◆ TASK INPUTS ◆

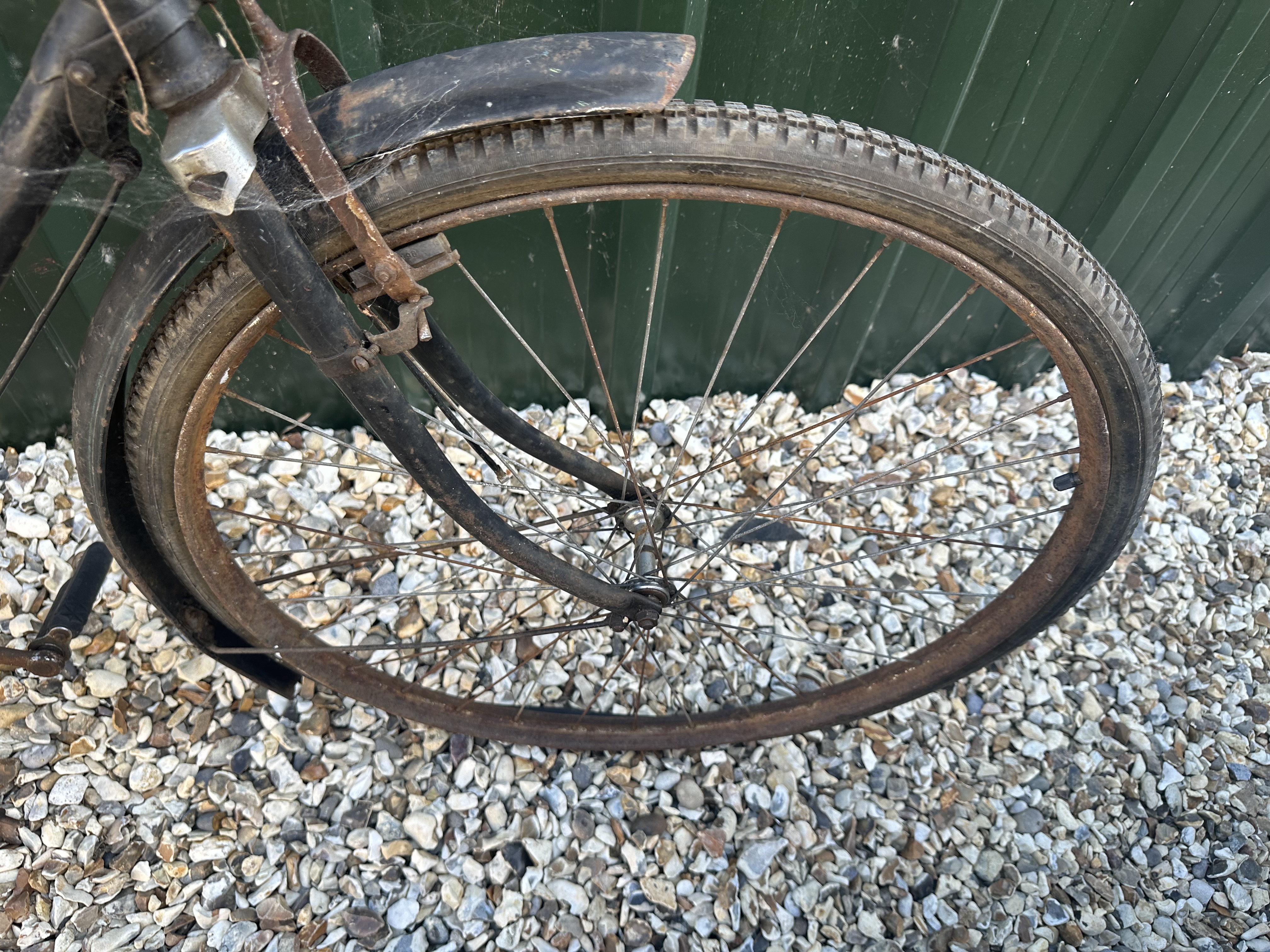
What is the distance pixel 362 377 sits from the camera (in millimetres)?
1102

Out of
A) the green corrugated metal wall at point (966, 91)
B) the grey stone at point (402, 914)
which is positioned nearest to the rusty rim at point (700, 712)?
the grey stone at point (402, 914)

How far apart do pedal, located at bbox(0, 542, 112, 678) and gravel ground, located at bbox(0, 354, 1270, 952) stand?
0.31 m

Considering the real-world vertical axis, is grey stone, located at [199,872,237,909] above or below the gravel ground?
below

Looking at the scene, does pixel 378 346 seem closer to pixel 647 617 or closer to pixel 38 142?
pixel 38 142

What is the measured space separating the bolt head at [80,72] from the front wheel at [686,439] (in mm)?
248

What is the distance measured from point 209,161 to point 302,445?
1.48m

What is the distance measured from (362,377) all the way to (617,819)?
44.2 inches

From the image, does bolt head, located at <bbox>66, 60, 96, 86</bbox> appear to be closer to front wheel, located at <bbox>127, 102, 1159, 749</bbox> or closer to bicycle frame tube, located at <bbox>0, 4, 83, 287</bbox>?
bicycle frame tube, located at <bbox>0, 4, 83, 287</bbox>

◆ EXERCISE DIRECTIONS ◆
Restate each entry word for word, please, but drop any images it holds.

◆ EXERCISE SOLUTION ◆
What is the distance pixel 362 377 sits from the camera (in millimetres)?
1102

Out of
A) the green corrugated metal wall at point (966, 91)
B) the grey stone at point (402, 914)
which is positioned nearest to the rusty rim at point (700, 712)?
the grey stone at point (402, 914)

How far apart do pedal, located at bbox(0, 542, 112, 678) and gravel ground, located at bbox(0, 354, 1270, 952) stand?
0.31 m

Considering the real-world vertical axis, is grey stone, located at [199,872,237,909] above or below the gravel ground?
below

Looking at the scene, does pixel 378 346 seem closer to pixel 647 617 or closer to pixel 38 142?
pixel 38 142

What is the measured space separating the bolt head at [80,72] from the front wheel at [686,439] (in mm)?
248

What is the distance measured from point 209,161 to point 302,445?
1.48m

What is the distance measured from (362,377) all the way to (617,819)?
44.2 inches

From the image, does bolt head, located at <bbox>66, 60, 96, 86</bbox> appear to be closer to front wheel, located at <bbox>127, 102, 1159, 749</bbox> or closer to bicycle frame tube, located at <bbox>0, 4, 83, 287</bbox>?
bicycle frame tube, located at <bbox>0, 4, 83, 287</bbox>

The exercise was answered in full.